**DOCUMENT SEGMENT:**

>>>>>

How Pattie Boyd inspired some of the 20th century’s greatest love songs

As letters, lyrics, photographs and mementoes from the iconic rock muse’s collection come to Christie’s, the model-turned-photographer looks back on her relationships with two legendary songwriters, George Harrison and Eric Clapton

In the autumn of 1970, Pattie Boyd found herself at the centre of a painful love triangle that would inspire some of the greatest love songs ever written.

The English photographer and model was the object of desire of a young Eric Clapton, who had found fame with The Yardbirds, Cream and Blind Faith. Having invited Boyd to his apartment in Kensington in London, he told her, ‘I’ve got something for you to hear.’

Pattie Boyd (b. 1944), Self Portrait - Mirror, 1989. Platinum print. Sheet: 14 x 11 in (35.6 x 27.7 cm). Sold for £1,134 on 22 March 2024 at Christie’s Online

‘So I went up to the flat and he put on a cassette, and it was Layla,’ explains Boyd. ‘It was inspired by a 12th-century Persian tale called The Story of Layla and Majnun about a young poet whose unrequited love turns him mad, and it was so passionate and full of love and raw emotion. I was taken aback by its beauty — but at the same time I felt guilt.’

Boyd was already married to one of Clapton’s closest friends, George Harrison from The Beatles. Boyd knew that as soon as Harrison heard Layla, he would learn of Clapton’s obsession.

Pattie Boyd’s alluring, almond-shaped eyes, poker-straight blonde hair and scandalous hemlines defined the look and feel of Swinging London in the 1960s, and she became a spring of creativity for the likes of photographer David Bailey and fashion designer Ossie Clark.

Her journey to becoming one of the greatest muses in rock history began in 1964, when at the age of 19 she was cast as an extra in Richard Lester’s musical comedy A Hard Day’s Night, which starred The Beatles.

<<<<<

**INSTRUCTIONS FOR THE TASK:** Please return the text on Pattie Boyd verbatim, from its title through its final sentence.

[Image-grounded chart-reading data]
>>>>>

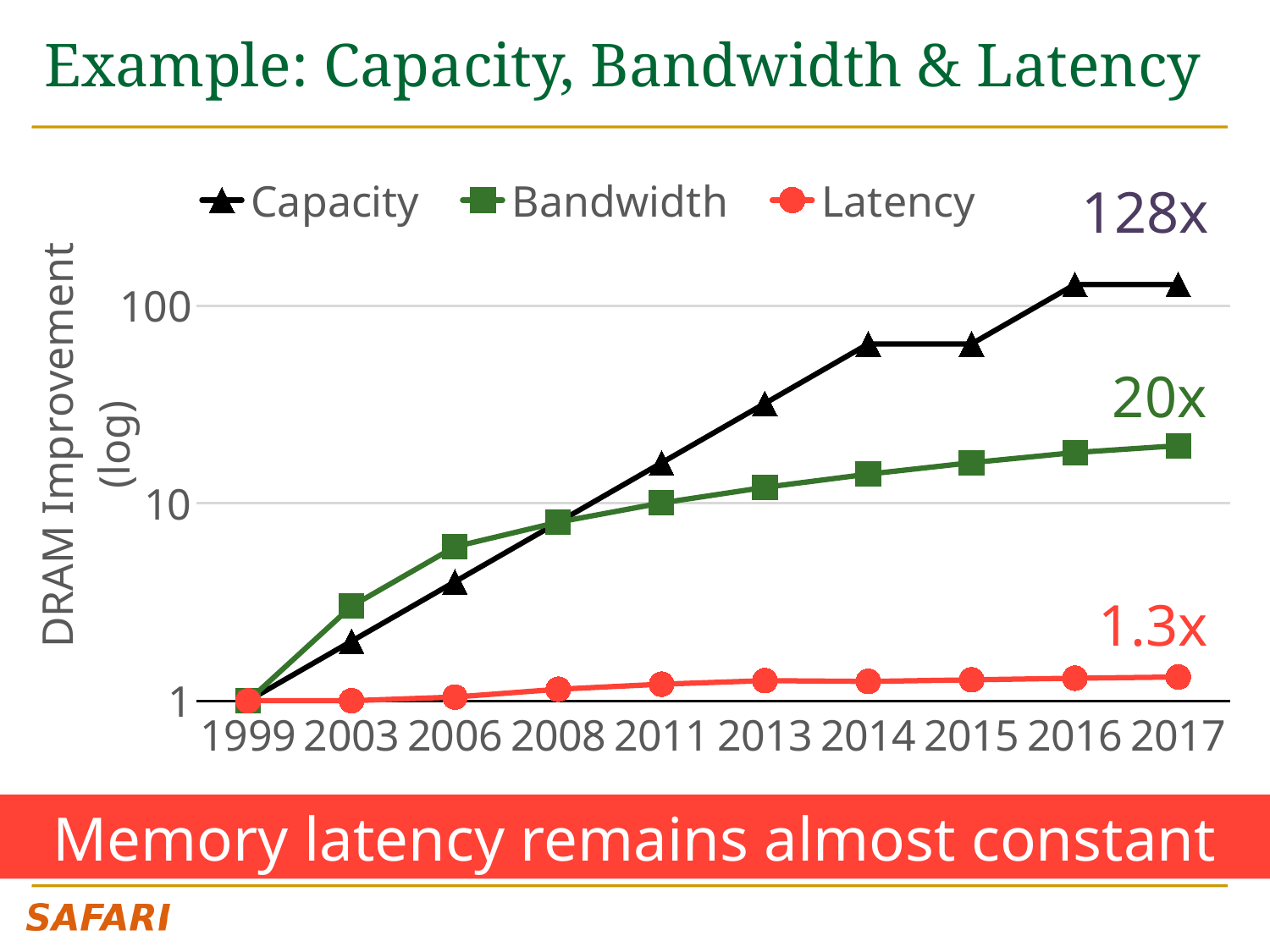
In 2006, which is larger: Capacity or Bandwidth? Bandwidth Is the value for Bandwidth in 2008 greater or less than 10? less Which series has the lowest value in 2017? Latency How many years are shown along the x axis? 10 What is the DRAM improvement for Capacity in 2017, as labelled on the chart? 128x Does the Capacity series rise or fall from 1999 to 2017? rise Which series has the highest value in 2017? Capacity What is the DRAM improvement for Latency in 2017, as labelled on the chart? 1.3x Is the value for Capacity in 2013 greater or less than 10? greater What is the DRAM improvement for Bandwidth in 2017, as labelled on the chart? 20x How many series does the legend list? 3 What kind of chart is shown on the slide? line chart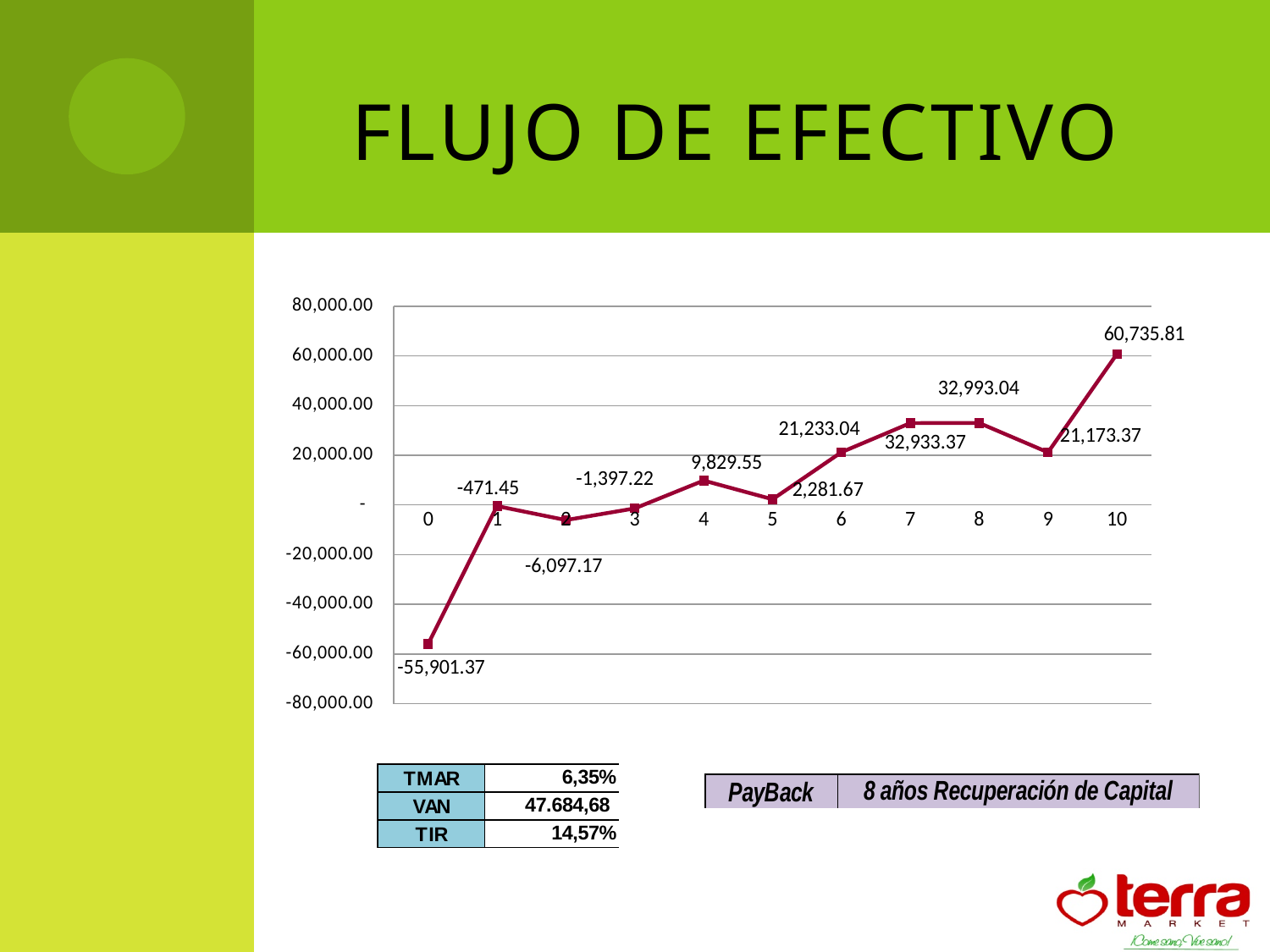
What is the difference between the values for period 4 and period 5? 7,547.88 Is the value for period 9 greater or less than 40,000.00? less What is the difference between the values for period 10 and period 9? 39,562.44 What is the value plotted for period 6? 21,233.04 What is the value plotted for period 10? 60,735.81 What is the value plotted for period 0? -55,901.37 What kind of chart is shown on the slide? line chart Overall, do the values rise or fall from period 0 to period 10? rise Which period has the highest value on the chart? 10 How many data points are plotted on the line chart? 11 Which period has the lowest value on the chart? 0 Which has the larger value, period 4 or period 5? period 4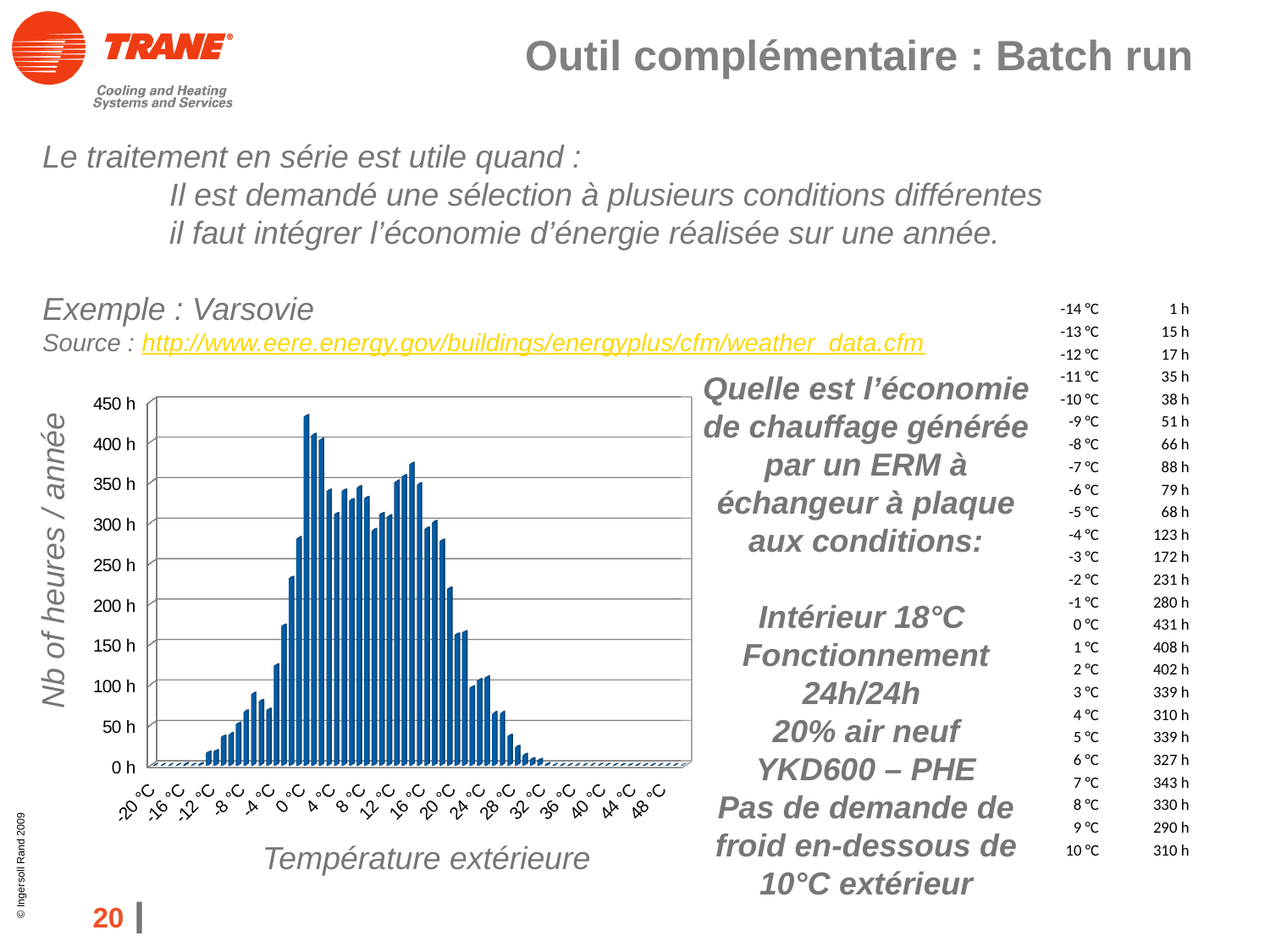
Which has more hours per year, 0 °C or 4 °C? 0 °C At which outdoor temperature is the number of hours per year highest? 0 °C Using the table values, what is the difference in hours between 0 °C and 1 °C? 23 h According to the table on the slide, how many hours per year are at -14 °C? 1 h What is the title of the y axis of the chart? Nb of heures / année What kind of chart is shown on the slide? bar chart Is the value for 0 °C greater or less than 400 h? greater According to the table on the slide, how many hours per year are at 10 °C? 310 h What is the title of the x axis of the chart? Température extérieure According to the table on the slide, how many hours per year are at 0 °C? 431 h Is the value for 40 °C greater or less than 50 h? less Do the values rise or fall as the temperature goes from -14 °C to 0 °C? rise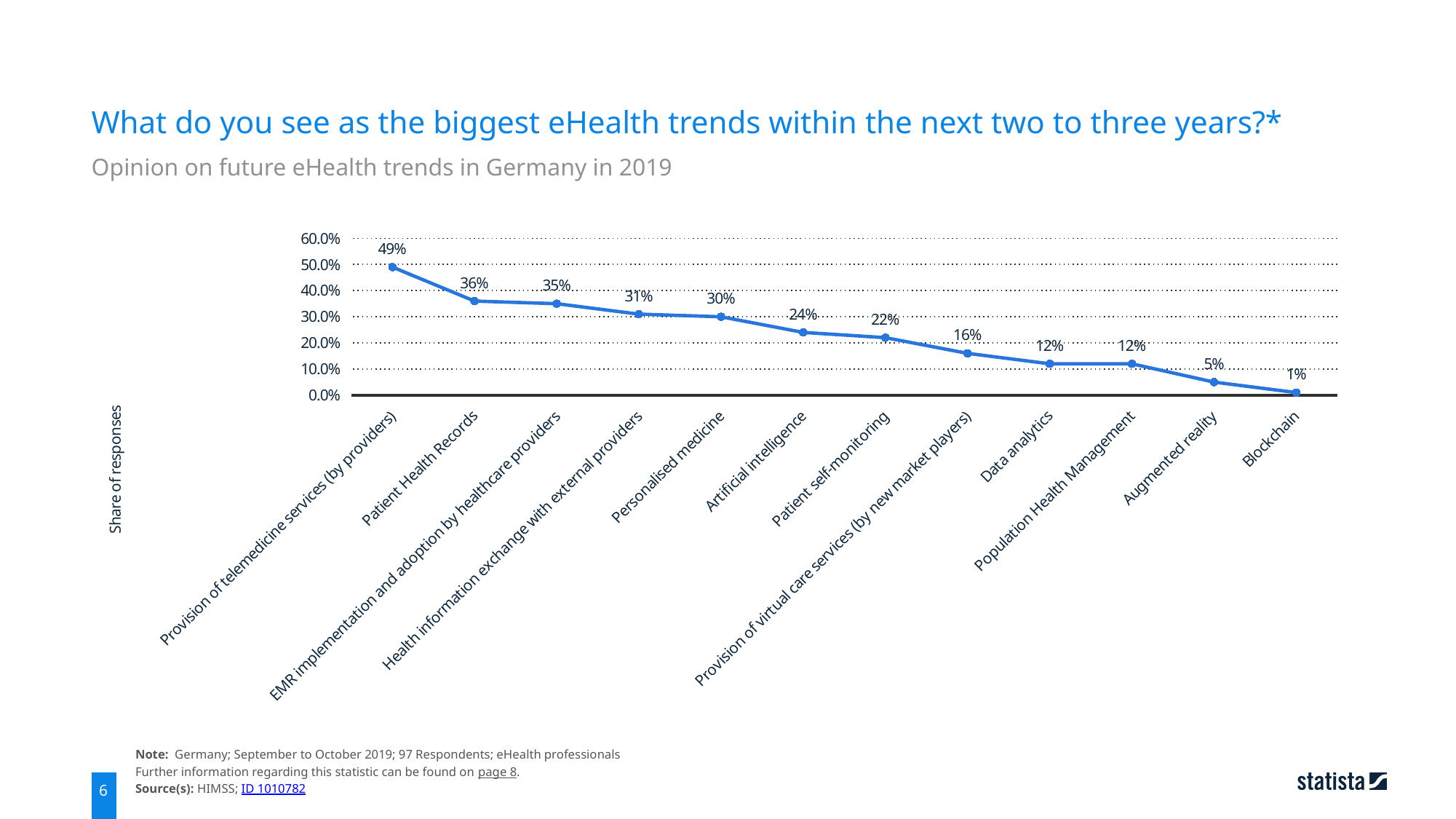
What is the difference between the share for Provision of telemedicine services (by providers) and the share for Patient Health Records? 13% What share of responses is shown for Patient Health Records? 36% Which category has the lowest share of responses? Blockchain Which category has the highest share of responses? Provision of telemedicine services (by providers) What kind of chart is shown on the slide? line chart How many categories are plotted on the chart? 12 What is the label of the vertical axis? Share of responses What share of responses is shown for Augmented reality? 5% What share of responses is shown for Artificial intelligence? 24% Do the values rise or fall from left to right along the x axis? fall Which has a larger share of responses, Personalised medicine or Patient self-monitoring? Personalised medicine Is the value for Health information exchange with external providers greater or less than 40.0%? less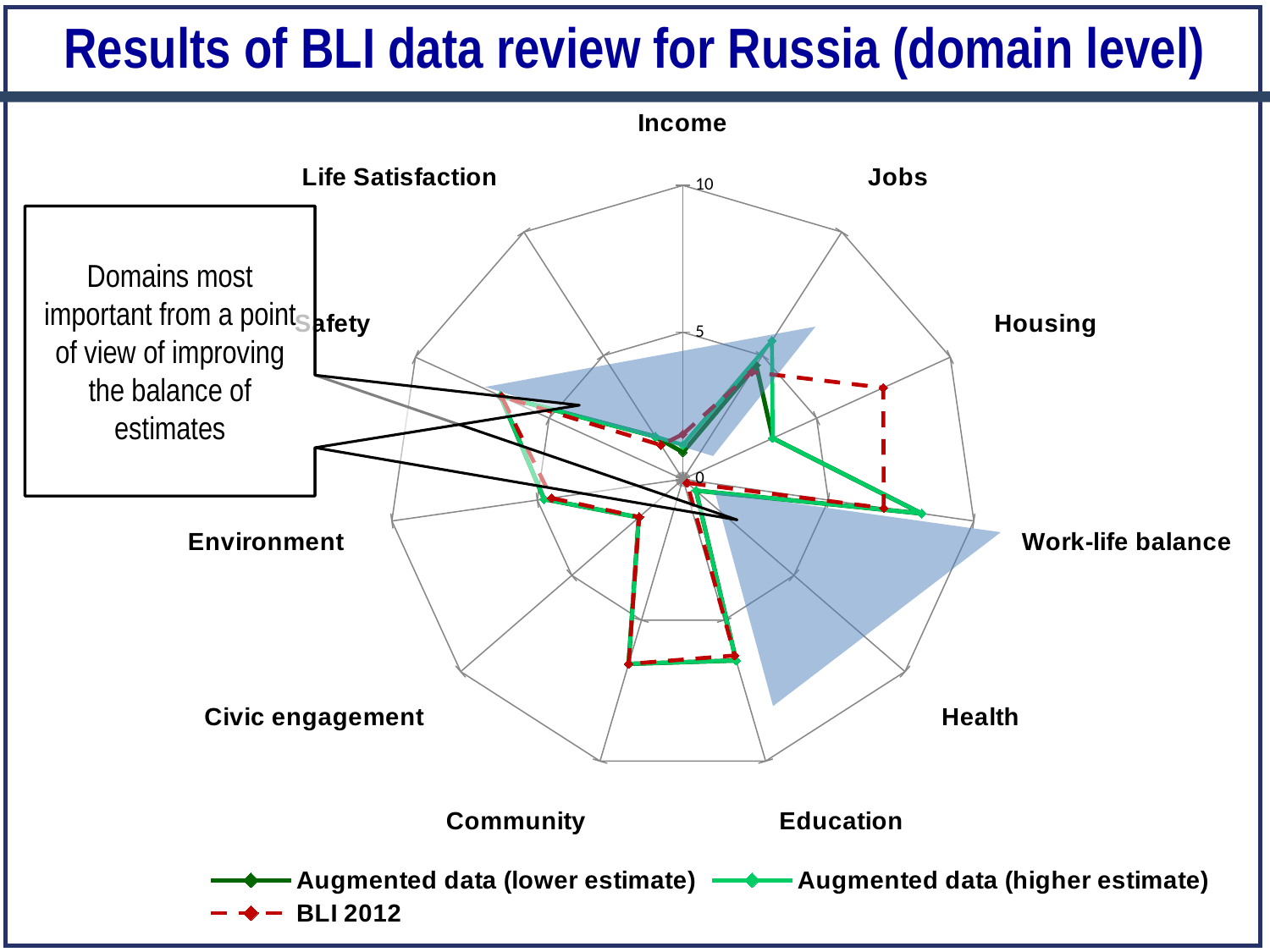
Is the BLI 2012 value for Housing greater or less than 5? greater Is the Augmented data (lower estimate) value for Income greater or less than 5? less How many domains (categories) are plotted around the radar chart? 11 Is the Augmented data (higher estimate) value for Work-life balance greater or less than 5? greater For Work-life balance, which series has the larger value: Augmented data (higher estimate) or BLI 2012? Augmented data (higher estimate) For Housing, which series has the larger value: BLI 2012 or Augmented data (higher estimate)? BLI 2012 Which series is drawn with a red dashed line in the legend? BLI 2012 What is the title of the slide containing the chart? Results of BLI data review for Russia (domain level) What is the maximum value shown on the radar chart's axis? 10 What kind of chart is shown on the slide? Radar chart How many series does the legend list? 3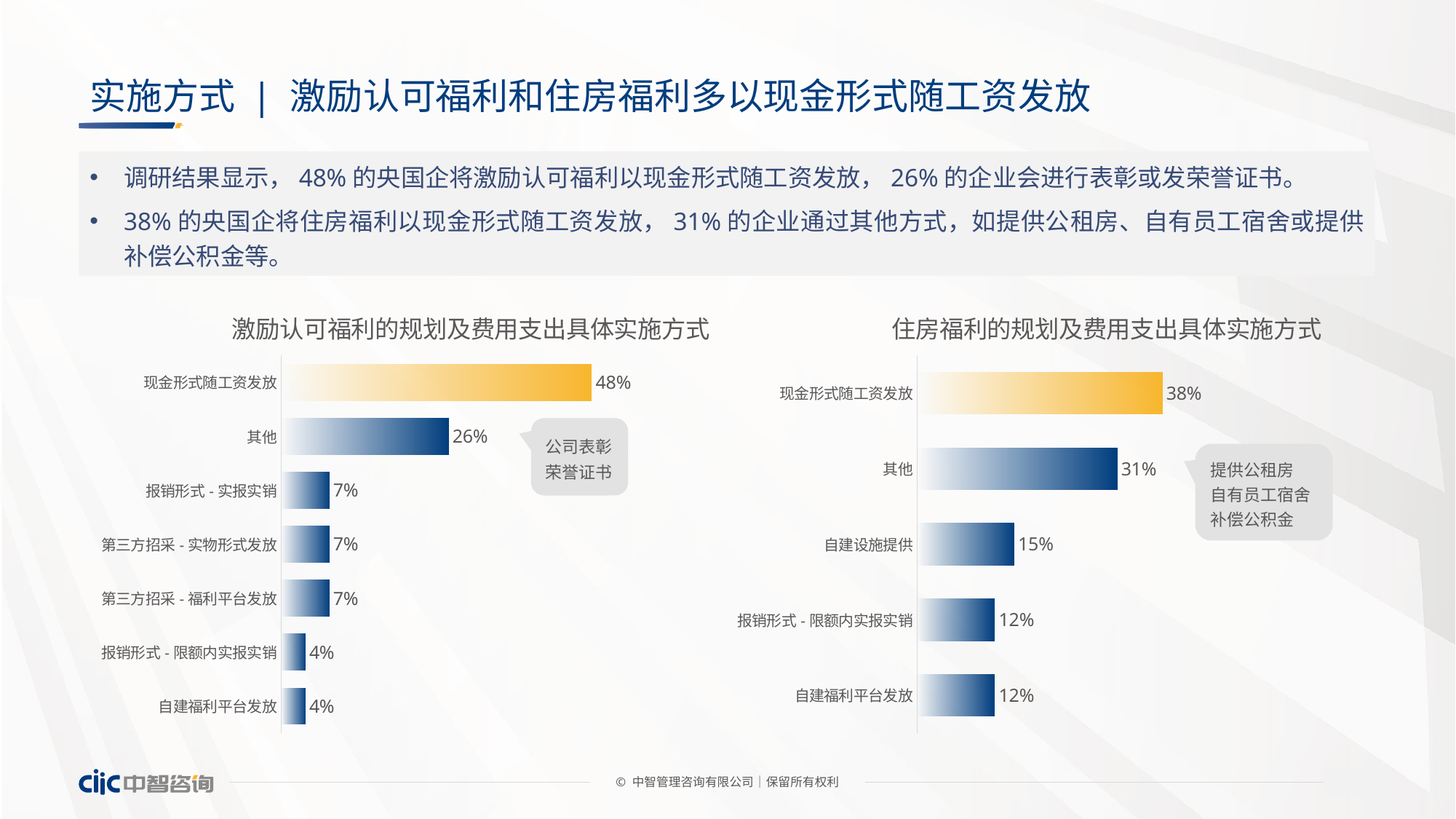
In the chart titled 住房福利的规划及费用支出具体实施方式, what is the value for 自建设施提供? 15% In the chart titled 激励认可福利的规划及费用支出具体实施方式, what is the difference between 现金形式随工资发放 and 其他? 22% In the chart titled 激励认可福利的规划及费用支出具体实施方式, how many categories are shown? 7 What kind of chart is the chart titled 激励认可福利的规划及费用支出具体实施方式? Bar chart In the chart titled 住房福利的规划及费用支出具体实施方式, which is larger, 其他 or 自建设施提供? 其他 In the chart titled 激励认可福利的规划及费用支出具体实施方式, what is the value for 现金形式随工资发放? 48% In the chart titled 激励认可福利的规划及费用支出具体实施方式, what is the value for 其他? 26% In the chart titled 住房福利的规划及费用支出具体实施方式, what is the value for 现金形式随工资发放? 38% In the chart titled 激励认可福利的规划及费用支出具体实施方式, which category has the lowest value? 报销形式 - 限额内实报实销 and 自建福利平台发放 (both 4%) In the chart titled 住房福利的规划及费用支出具体实施方式, which category has the highest value? 现金形式随工资发放 In the chart titled 住房福利的规划及费用支出具体实施方式, what is the difference between 现金形式随工资发放 and 其他? 7% In the chart titled 住房福利的规划及费用支出具体实施方式, how many categories are shown? 5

<<<<<

**EXPECTED ANSWER:**
How Pattie Boyd inspired some of the 20th century’s greatest love songs

As letters, lyrics, photographs and mementoes from the iconic rock muse’s collection come to Christie’s, the model-turned-photographer looks back on her relationships with two legendary songwriters, George Harrison and Eric Clapton

In the autumn of 1970, Pattie Boyd found herself at the centre of a painful love triangle that would inspire some of the greatest love songs ever written.

The English photographer and model was the object of desire of a young Eric Clapton, who had found fame with The Yardbirds, Cream and Blind Faith. Having invited Boyd to his apartment in Kensington in London, he told her, ‘I’ve got something for you to hear.’

Pattie Boyd (b. 1944), Self Portrait - Mirror, 1989. Platinum print. Sheet: 14 x 11 in (35.6 x 27.7 cm). Sold for £1,134 on 22 March 2024 at Christie’s Online

‘So I went up to the flat and he put on a cassette, and it was Layla,’ explains Boyd. ‘It was inspired by a 12th-century Persian tale called The Story of Layla and Majnun about a young poet whose unrequited love turns him mad, and it was so passionate and full of love and raw emotion. I was taken aback by its beauty — but at the same time I felt guilt.’

Boyd was already married to one of Clapton’s closest friends, George Harrison from The Beatles. Boyd knew that as soon as Harrison heard Layla, he would learn of Clapton’s obsession.

Pattie Boyd’s alluring, almond-shaped eyes, poker-straight blonde hair and scandalous hemlines defined the look and feel of Swinging London in the 1960s, and she became a spring of creativity for the likes of photographer David Bailey and fashion designer Ossie Clark.

Her journey to becoming one of the greatest muses in rock history began in 1964, when at the age of 19 she was cast as an extra in Richard Lester’s musical comedy A Hard Day’s Night, which starred The Beatles.